Look-up Tables in SQL

Comments 0

Share to social media

History

Tables, in a properly designed schema, model either an entity or a relationship, but not both. Slightly outside of the tables in the data model, we have other kinds of tables. Staging tables bring in “dirty data” so we can scrub it and then insert it into base tables. Auxiliary tables hold static data for use in the system, acting as the relational replacement for computations.

This is not a new idea. If you can find an old text book (1960’s or earlier), there is a good chance you will find look-up tables in the back. Finance books had compound interest, net present value (NPV) and internal rate of return (IIR). Trigonometry books had sines, cosines, tangents and maybe haversines and spherical trig functions.

There were no cheap calculators; and slide rulers were good to only three decimal places and required some skill to use. Look up tables were easy for anyone to use and usually went to five decimal places.

I still remember my first Casio scientific calculator that I bought with my Playboy Club Key account in 12 monthly installments. The price of that model dropped to less than one payment before I paid it off. These machines marked the end of look-up tables in textbooks. Today, you can get a more powerful calculator on a spike card in the check-out line of a school bookstore.

Basic Look-up Table Design

The concept of pre-calculating a function and storing the outputs can be carried over to databases. Programmers do it all the time. Most of the time, they are used for display purposes rather than computations. That is, you are likely to see a table which translates an encoding into a description that a human being can understand.

The ISO-11179 data element-naming conventions have the format [<role>_]<attribute>_<property>. The example used in the base document was an attribute of “tree” with properties like “tree_diameter“, “tree_species” and so forth. Some properties do not apply to some attributes — “employee_diameter” is not something we need to model just yet and “employee_species” is a bit insulting.

The attribute properties that deal with encodings for scales are the candidates for look-up tables. Here is a list and definitions for some of the basic ones I introduced my my book SQL PROGRAMMING STYLE.

  • _id” = Identifier, it is unique in the schema and refer to one entity anywhere it appears in the schema.
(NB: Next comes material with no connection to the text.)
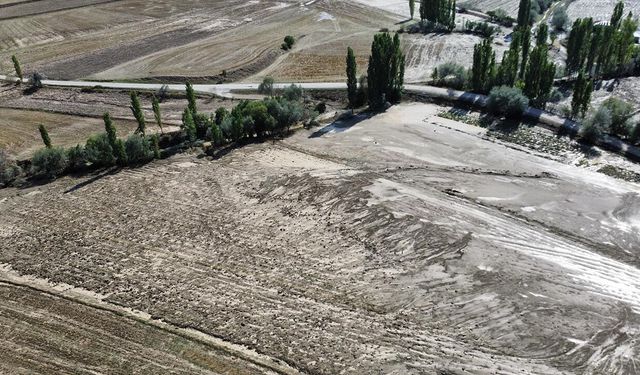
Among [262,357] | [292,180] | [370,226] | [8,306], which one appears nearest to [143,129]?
[292,180]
A look-up table deals with attributes and their values, not entities, so by definition, this is not used in such tables. That is why things like “_category_id” or “_type_id” are garbage names.
    Never use “<table name>_id“; that is a name based on location and tell you this is probably not a real key at all. Just plain “id” is too vague to be useful to anyone and will screw up your data dictionary when you have to find a zillion of them, all different, but with the same data element name and perhaps the same oversized data type.
  • _date” or “dt” = date, temporal dimension. It is the date of something — employment, birth, termination, and so forth; there is no such column name as just a date by itself.
  • _nbr” or “num” = tag number; this is a string of digits or even alphanumrics that names something. Do not use “_no” since it looks like the Boolean yes/no value. I prefer “nbr” to “num” since it is used as a common abbreviation in several European languages.
  • _name” or “nm” = this is an alphabetic name and it explains itself. It is also called a nominal scale.
  • _code” or “_cd“= A code is a standard maintained by a trusted source outside of the enterprise. For example the ZIP code is maintained by the United States Postal Service. It has some legal authority to it.
  • _size” = an industry standard or company scale for a commodity, such as clothing, shoes, envelopes or machine screws. There is usually a prototype that defines the sizes kept with a trusted source.
  • _seq” = sequence, ordinal numbering. This is not the same thing as a tag number, since it cannot have gaps. It also has a rule for successors in the sequence.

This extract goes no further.